Adana'dayım. House açık. Gökçe'yle delicesine House izlediğimiz bir yaz oldu yine bu. Her seferinde midemiz kalkıyor, ellerimiz kollarımız geriliyor, gözlerimizi kapıyoruz, yüzümüzü şekilden şekle sokuyoruz ama izlemeden de duramıyoruz. Hastasıyız ailecek türünden bir dizidir bu House. Ama yine de umarım ki hiçbir zaman bunlar gibi doktorların eline düşmem. Bilmem kaç gün enkaz altında kalıp sonradan kurtarılıp hayata tutunamamaya benziyordur bu adamların tedavisinden sonra hayata alışmaya çalışmak. Orandan burandan delikler açılacak da, milyon tane ayrı treatmentla o çok gizli hastalığının nedenleri deneme yanılma şeklinde bulunmaya çalışacak da, ağzından burnundan kanlar fışkıracak ve sen hepsini bilincin açıkken biliyor ve algılıyor olacaksın da hala yaşayabildiğine şükredeceksin. Almayayım ben.

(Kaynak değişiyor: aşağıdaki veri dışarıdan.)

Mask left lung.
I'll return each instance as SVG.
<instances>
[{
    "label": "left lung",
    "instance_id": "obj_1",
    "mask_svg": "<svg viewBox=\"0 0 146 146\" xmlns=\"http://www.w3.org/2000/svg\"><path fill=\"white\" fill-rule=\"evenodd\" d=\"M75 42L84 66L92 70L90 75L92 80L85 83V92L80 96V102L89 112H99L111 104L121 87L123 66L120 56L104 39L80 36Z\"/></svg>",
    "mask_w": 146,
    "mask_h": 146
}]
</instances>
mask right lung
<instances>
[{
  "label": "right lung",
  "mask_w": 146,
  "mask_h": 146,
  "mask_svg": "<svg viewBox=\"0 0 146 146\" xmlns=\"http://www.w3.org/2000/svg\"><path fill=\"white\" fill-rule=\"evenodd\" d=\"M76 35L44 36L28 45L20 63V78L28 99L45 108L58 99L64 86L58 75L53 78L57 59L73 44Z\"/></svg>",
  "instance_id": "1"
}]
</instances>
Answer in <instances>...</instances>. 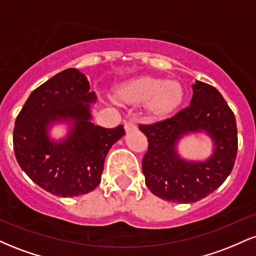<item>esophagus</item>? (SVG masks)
Listing matches in <instances>:
<instances>
[{
	"mask_svg": "<svg viewBox=\"0 0 256 256\" xmlns=\"http://www.w3.org/2000/svg\"><path fill=\"white\" fill-rule=\"evenodd\" d=\"M124 128H125L126 132H131V131H136L137 130V125L134 124V122H125Z\"/></svg>",
	"mask_w": 256,
	"mask_h": 256,
	"instance_id": "34e87169",
	"label": "esophagus"
}]
</instances>
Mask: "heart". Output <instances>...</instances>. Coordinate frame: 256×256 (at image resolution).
<instances>
[{"instance_id": "obj_1", "label": "heart", "mask_w": 256, "mask_h": 256, "mask_svg": "<svg viewBox=\"0 0 256 256\" xmlns=\"http://www.w3.org/2000/svg\"><path fill=\"white\" fill-rule=\"evenodd\" d=\"M119 102L137 104L144 102L149 116L161 118L171 114L184 98L183 85L176 79H162L154 76H142L124 82L116 88Z\"/></svg>"}]
</instances>
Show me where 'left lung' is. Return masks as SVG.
<instances>
[{"label": "left lung", "mask_w": 256, "mask_h": 256, "mask_svg": "<svg viewBox=\"0 0 256 256\" xmlns=\"http://www.w3.org/2000/svg\"><path fill=\"white\" fill-rule=\"evenodd\" d=\"M140 130L149 142L142 161L146 184L166 201H200L218 189L234 168L238 146L234 114L222 94L204 82L192 84L189 107L156 124L140 125ZM194 133L212 140L214 152L206 160H186L178 154L181 138Z\"/></svg>", "instance_id": "obj_1"}]
</instances>
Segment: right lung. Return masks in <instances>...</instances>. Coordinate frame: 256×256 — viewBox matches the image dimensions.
<instances>
[{
  "label": "right lung",
  "instance_id": "right-lung-1",
  "mask_svg": "<svg viewBox=\"0 0 256 256\" xmlns=\"http://www.w3.org/2000/svg\"><path fill=\"white\" fill-rule=\"evenodd\" d=\"M95 102L84 73L67 68L32 91L16 116L18 164L52 195L73 198L92 192L101 183L108 152L125 134L122 125L104 128L91 122ZM58 124L68 125L66 136L58 141L50 137Z\"/></svg>",
  "mask_w": 256,
  "mask_h": 256
}]
</instances>
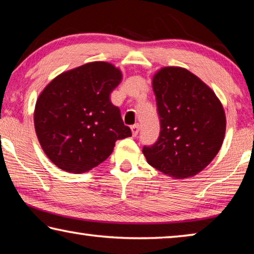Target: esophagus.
I'll use <instances>...</instances> for the list:
<instances>
[{
	"label": "esophagus",
	"mask_w": 254,
	"mask_h": 254,
	"mask_svg": "<svg viewBox=\"0 0 254 254\" xmlns=\"http://www.w3.org/2000/svg\"><path fill=\"white\" fill-rule=\"evenodd\" d=\"M131 131H132V134L133 135H137V133H139V131H140V126L137 123H135V124H133V126L131 127Z\"/></svg>",
	"instance_id": "obj_1"
}]
</instances>
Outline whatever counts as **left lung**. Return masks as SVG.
Wrapping results in <instances>:
<instances>
[{"label": "left lung", "instance_id": "obj_1", "mask_svg": "<svg viewBox=\"0 0 254 254\" xmlns=\"http://www.w3.org/2000/svg\"><path fill=\"white\" fill-rule=\"evenodd\" d=\"M160 134L142 152L149 165L176 179L195 176L222 147L226 119L222 103L198 77L165 67L152 78Z\"/></svg>", "mask_w": 254, "mask_h": 254}]
</instances>
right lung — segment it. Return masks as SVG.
Here are the masks:
<instances>
[{
  "mask_svg": "<svg viewBox=\"0 0 254 254\" xmlns=\"http://www.w3.org/2000/svg\"><path fill=\"white\" fill-rule=\"evenodd\" d=\"M122 72L105 62L63 72L46 86L34 109L42 150L64 171L81 174L109 158L118 140L131 136L110 95Z\"/></svg>",
  "mask_w": 254,
  "mask_h": 254,
  "instance_id": "1",
  "label": "right lung"
}]
</instances>
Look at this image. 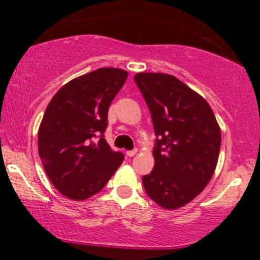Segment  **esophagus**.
Returning <instances> with one entry per match:
<instances>
[{
    "mask_svg": "<svg viewBox=\"0 0 260 260\" xmlns=\"http://www.w3.org/2000/svg\"><path fill=\"white\" fill-rule=\"evenodd\" d=\"M137 153H138V150H137V149H133V150H128L126 154H127L128 157H132V156H134V155H136Z\"/></svg>",
    "mask_w": 260,
    "mask_h": 260,
    "instance_id": "1",
    "label": "esophagus"
}]
</instances>
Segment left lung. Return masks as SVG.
<instances>
[{"label":"left lung","instance_id":"obj_1","mask_svg":"<svg viewBox=\"0 0 260 260\" xmlns=\"http://www.w3.org/2000/svg\"><path fill=\"white\" fill-rule=\"evenodd\" d=\"M157 137L153 171L142 177L149 198L174 210L201 194L215 171L221 131L207 100L174 76L137 73Z\"/></svg>","mask_w":260,"mask_h":260}]
</instances>
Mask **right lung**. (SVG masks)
Instances as JSON below:
<instances>
[{
	"instance_id": "1",
	"label": "right lung",
	"mask_w": 260,
	"mask_h": 260,
	"mask_svg": "<svg viewBox=\"0 0 260 260\" xmlns=\"http://www.w3.org/2000/svg\"><path fill=\"white\" fill-rule=\"evenodd\" d=\"M121 68H99L77 77L53 95L39 127V156L61 194L84 201L100 192L123 154L104 138L107 112L126 82Z\"/></svg>"
}]
</instances>
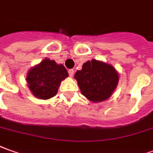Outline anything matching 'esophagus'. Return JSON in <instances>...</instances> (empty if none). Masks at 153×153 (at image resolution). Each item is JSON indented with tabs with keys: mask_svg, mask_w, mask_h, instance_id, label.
<instances>
[{
	"mask_svg": "<svg viewBox=\"0 0 153 153\" xmlns=\"http://www.w3.org/2000/svg\"><path fill=\"white\" fill-rule=\"evenodd\" d=\"M68 73H69V76H72L73 74H74V70H73V69L68 70Z\"/></svg>",
	"mask_w": 153,
	"mask_h": 153,
	"instance_id": "obj_1",
	"label": "esophagus"
}]
</instances>
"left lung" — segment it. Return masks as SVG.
<instances>
[{
	"label": "left lung",
	"instance_id": "left-lung-1",
	"mask_svg": "<svg viewBox=\"0 0 153 153\" xmlns=\"http://www.w3.org/2000/svg\"><path fill=\"white\" fill-rule=\"evenodd\" d=\"M75 78L83 96L99 102L110 97L119 76L113 66L93 59L83 64L82 69L76 72Z\"/></svg>",
	"mask_w": 153,
	"mask_h": 153
}]
</instances>
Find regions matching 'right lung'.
<instances>
[{
    "label": "right lung",
    "instance_id": "add662e5",
    "mask_svg": "<svg viewBox=\"0 0 153 153\" xmlns=\"http://www.w3.org/2000/svg\"><path fill=\"white\" fill-rule=\"evenodd\" d=\"M67 76L63 65H57L55 61L46 58L29 71L26 81L35 97L49 99L56 94L60 83Z\"/></svg>",
    "mask_w": 153,
    "mask_h": 153
}]
</instances>
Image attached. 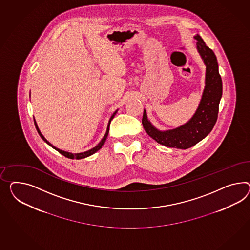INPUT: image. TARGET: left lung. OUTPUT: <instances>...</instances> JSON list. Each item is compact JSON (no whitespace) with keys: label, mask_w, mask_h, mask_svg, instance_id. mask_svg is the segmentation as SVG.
Listing matches in <instances>:
<instances>
[{"label":"left lung","mask_w":250,"mask_h":250,"mask_svg":"<svg viewBox=\"0 0 250 250\" xmlns=\"http://www.w3.org/2000/svg\"><path fill=\"white\" fill-rule=\"evenodd\" d=\"M197 48L206 67V86L199 108L191 120L179 128L160 131L147 121L144 109L142 125L153 140L166 147L187 149L203 140L215 126L218 120V106L222 96V80L218 72L217 57L203 39L197 34Z\"/></svg>","instance_id":"obj_1"}]
</instances>
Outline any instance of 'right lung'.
<instances>
[{
    "label": "right lung",
    "instance_id": "obj_1",
    "mask_svg": "<svg viewBox=\"0 0 250 250\" xmlns=\"http://www.w3.org/2000/svg\"><path fill=\"white\" fill-rule=\"evenodd\" d=\"M116 112H117V110H116L115 112L113 113V115L110 117V119H109V124H108V128H107V131H106V134L104 135V137H103V140L102 141L97 145L96 147H93V148H91L90 150H88V151H85V152H83V153H76V154H72L70 153V152H66V151H63V150H62V149H59L57 147H54V146H52L51 143L49 142V141H47L46 139H45L44 137L42 136V134L41 133V131H40V129H39L38 126H37V124H36V122H35V120H34V124H35V128L37 129V131H38L39 135L41 136V138L43 140V141L47 143V144H49L51 147H53L54 149H56L58 152H60L61 154H62L63 156H65L66 158H69V159H75V160H81V159H84V158H87V157H89L90 155H92V154L95 153L97 152L101 147H103V144L105 143V141H106V139H107V137H108V134H109V124H110V122H111V120L114 118V116H115Z\"/></svg>",
    "mask_w": 250,
    "mask_h": 250
}]
</instances>
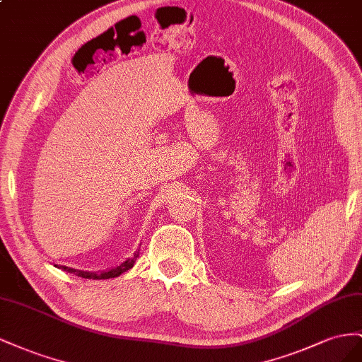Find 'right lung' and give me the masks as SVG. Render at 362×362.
I'll return each instance as SVG.
<instances>
[{
    "instance_id": "right-lung-1",
    "label": "right lung",
    "mask_w": 362,
    "mask_h": 362,
    "mask_svg": "<svg viewBox=\"0 0 362 362\" xmlns=\"http://www.w3.org/2000/svg\"><path fill=\"white\" fill-rule=\"evenodd\" d=\"M139 256V250H136L135 253H133L132 257H129V259L124 261L122 264H119L118 267L115 268H110V270H106V272H101V273H92V272H81V270H76V268H69V267H65V265H54L57 268H62L64 272H68V273H74L76 276H80V277H85V279H110V277H118L121 273L130 270V268L133 267V264L136 262Z\"/></svg>"
}]
</instances>
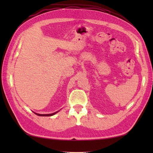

Bir numara var turkcell numarası bu. Kendisi yeni sapığım. Telefonunu veriyorum. Rastlayan olursa bu bloga tanıdık tanımadık siz de dadanın kendisine istiyorum. Haydi bloggerlar elele sapıklara savaş açalım. Bugünkü şanslı sapık numaramızı açıklıyorum:

0539 6223610

Hem sapık olup hem de utanmadan beni ödemeli arayan bu arkadaşımızı yalnız bırakmayalım.

Yarına dönüyorum Ankara'ya. Yoğun bir hafta beni bekliyor. Yeni insanlar ve yeni kitaplar... Bakalım...

Kitaplar okuyasım var. En son lisede okuduğum Kafka-Günlükler'i tekrardan bir ele alasım var. Procrastination'da sınır tanımadığımı her geçen gün hayretle tekrar tekrar keşfediyorum. Yüzlerce sayfalık o kitabı baka nedenlerden okuma ihtiyacı hissetmezdim diye tahmin ediyorum.

Tavuklu makarna yaptığım ve beraber yediğim insanlardan birisi bana güzel bir grup hediye etti az önce. Bat for Lashes grubun adı. Benim mutfağımda keşfetmiştik beraber de o ucunu bırakmamış grubun. Araştırmış etmiş kim, olduklarını bulmuş. İyi de etmiş. Bana da onun yolladığı şarkıları dinlemek düştü. Güzellermiş. Sevdim baya.

Yarına bir şeyler yazacağımı düşünmüyorum. Gördüğünüz gibi pek de laubaliyim bugün. Ankara'da görüşmek üzere diyorum artık.

Baybay.

2 saçmalayan daha çıktı:

Nur AYDOĞAN dedi ki...

merhaba,
Yazınızı çok samimi buldum, sizi tanıyan birine yazmışsınız kadar sıcak ve doğal.
Kafka'yla başım dertte biri olarak yana yakıla Kafka'yla ilgili sayfaları ararken karşıma çıktı sayfanız. sevdim.
Bana yardımcı olur musunuz acaba.. Elimde Kafka Günlükler var ve ilk defa kafka okuyorum. günlükler biraz sıktı beni nedense :( ama Kafka'yı biraz daha anlamaya çabalayacağım.Baktım anlamıyorsam terkedeceğim ama aklım kalırsa bir gün ona geri dönerim belki :)

divina dedi ki...

Teşekkür ederim yorumunuz için...

Kafka'nın Dönüşüm'ünü tavsiye ediyorum Günlükler'den ziyade size o halde... Kurgusuyla ve diliyle çok daha akıcı ve ilgi çekici gelebilir diye düşündüm.